Let’s go back to Pension Mis-selling. I am sorry to be non PC, but this has really come back to bite us. Whilst there was a lot of very poor advice given at the time, the picture is not as simple as the sound bites suggest.
Who remembers Pension Schemes changing their structures from 90th to 60th in order to artificially increase the amount of ‘Compensation’ payable? I do. Who remembers Critical Yields of 20%+, showing that the original transfer was not a fair value, but that the scheme had hopelessly ripped off the member? I do. I even remember that an IFA who rescued a client from Maxwell’s theft of the Mirror group pension scheme – who remembers that particular piece of media achievement? – had to pay ‘Compensation’ as if the theft had not taken place!
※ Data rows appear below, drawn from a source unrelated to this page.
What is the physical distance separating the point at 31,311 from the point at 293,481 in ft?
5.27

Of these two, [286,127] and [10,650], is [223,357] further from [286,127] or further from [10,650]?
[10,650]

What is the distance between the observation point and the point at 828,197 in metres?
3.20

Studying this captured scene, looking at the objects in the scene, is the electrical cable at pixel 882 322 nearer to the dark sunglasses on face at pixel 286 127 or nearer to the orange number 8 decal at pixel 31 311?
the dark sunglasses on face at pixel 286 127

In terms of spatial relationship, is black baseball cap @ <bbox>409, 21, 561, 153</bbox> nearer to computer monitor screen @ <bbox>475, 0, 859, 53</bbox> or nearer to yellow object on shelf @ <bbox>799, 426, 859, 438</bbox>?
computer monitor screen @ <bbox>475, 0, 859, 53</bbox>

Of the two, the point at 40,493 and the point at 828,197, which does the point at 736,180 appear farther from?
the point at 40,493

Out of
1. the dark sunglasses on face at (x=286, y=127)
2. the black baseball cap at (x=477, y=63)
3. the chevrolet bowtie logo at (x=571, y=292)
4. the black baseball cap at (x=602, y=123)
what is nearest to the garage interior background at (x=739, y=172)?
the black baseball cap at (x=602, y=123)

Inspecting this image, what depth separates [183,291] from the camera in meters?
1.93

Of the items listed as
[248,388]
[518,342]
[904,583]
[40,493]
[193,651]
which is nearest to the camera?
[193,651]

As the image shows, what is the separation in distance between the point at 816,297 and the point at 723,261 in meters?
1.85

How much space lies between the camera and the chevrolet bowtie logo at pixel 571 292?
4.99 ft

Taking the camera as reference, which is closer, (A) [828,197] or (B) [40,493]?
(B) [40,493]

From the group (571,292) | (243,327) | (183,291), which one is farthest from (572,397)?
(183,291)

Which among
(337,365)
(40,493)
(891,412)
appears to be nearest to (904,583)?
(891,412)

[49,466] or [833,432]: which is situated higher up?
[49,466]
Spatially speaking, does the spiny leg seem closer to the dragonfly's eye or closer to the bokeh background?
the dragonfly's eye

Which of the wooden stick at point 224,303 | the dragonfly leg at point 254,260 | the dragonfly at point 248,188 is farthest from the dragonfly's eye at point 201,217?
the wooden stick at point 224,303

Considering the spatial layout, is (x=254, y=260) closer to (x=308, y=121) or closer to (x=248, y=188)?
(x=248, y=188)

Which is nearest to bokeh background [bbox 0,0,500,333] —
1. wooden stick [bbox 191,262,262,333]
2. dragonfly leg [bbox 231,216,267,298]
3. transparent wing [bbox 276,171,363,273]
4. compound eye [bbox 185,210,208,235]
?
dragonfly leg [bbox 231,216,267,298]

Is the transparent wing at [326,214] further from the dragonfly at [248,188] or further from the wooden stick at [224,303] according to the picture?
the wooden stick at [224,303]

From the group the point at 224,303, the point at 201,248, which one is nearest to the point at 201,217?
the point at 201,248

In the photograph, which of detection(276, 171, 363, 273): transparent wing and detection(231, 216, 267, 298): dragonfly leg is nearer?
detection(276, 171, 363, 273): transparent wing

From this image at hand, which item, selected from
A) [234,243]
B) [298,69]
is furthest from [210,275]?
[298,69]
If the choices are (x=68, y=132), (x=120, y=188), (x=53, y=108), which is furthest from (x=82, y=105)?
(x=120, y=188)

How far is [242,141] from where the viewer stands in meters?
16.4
I could go on. But who remembers the mood of the time? The ‘Let’s just get it done and forget it’ approach?
I remember that when IFAA tried to raise these issues, Garry Heath was shamefully stabbed in the back, and the providers and Networks formed AIFA in competition to the IFAA. It worked, IFAA shut down and with it the last bit of resistance to the ‘Mis -compensation scandal’ died.
And now the particular spin on these events of 15 and 20 years ago are constantly raised and thrown at IFA’s, with the assertion that we, and we alone are to blame and must pay penance.
I could compare that record to Journalists who have ramped share prices for personal profit, hacked mobile phones and bribed police officers. One national Broadsheet continues to attack charges on pension funds, whilst selling the services of a tied salesforce with much higher charging funds. Could there be a kickback or commission involved, do you think? But wouldn’t it be unfair to blame the innocent majority for the sins of the few?
And we have had sinners. Let nothing I’ve said take away the fact that we had had our share of idiots. I hope that most of these are gone. But if we come across any still around, we should whistle blow to both the FCA and their professional body
Mr Prosser mentions trust. Well, here is the thing. When asked, of those who don’t trust Advisers, 82% could not give a reason. It was ‘Well, everyone knows’ and ‘I read it in the paper’. In short, the sort of ill researched, blanket damnation in Mr Prosser’s article goes to form the public impression, which he then goes on to cite as the evidence that his assertions are correct! Circular feedback?
The same research about trust – by the FSA by the way – shows that, actually, of everyone in Financial Services, IFA’s (Note – that means Independent Financial Advisers) are the most trusted Advisers in the UK. And always have been. And when compared internationally, guess what? We are the most trusted there as well.
Perhaps clients are really not quite as naïve and gullible as the press assume?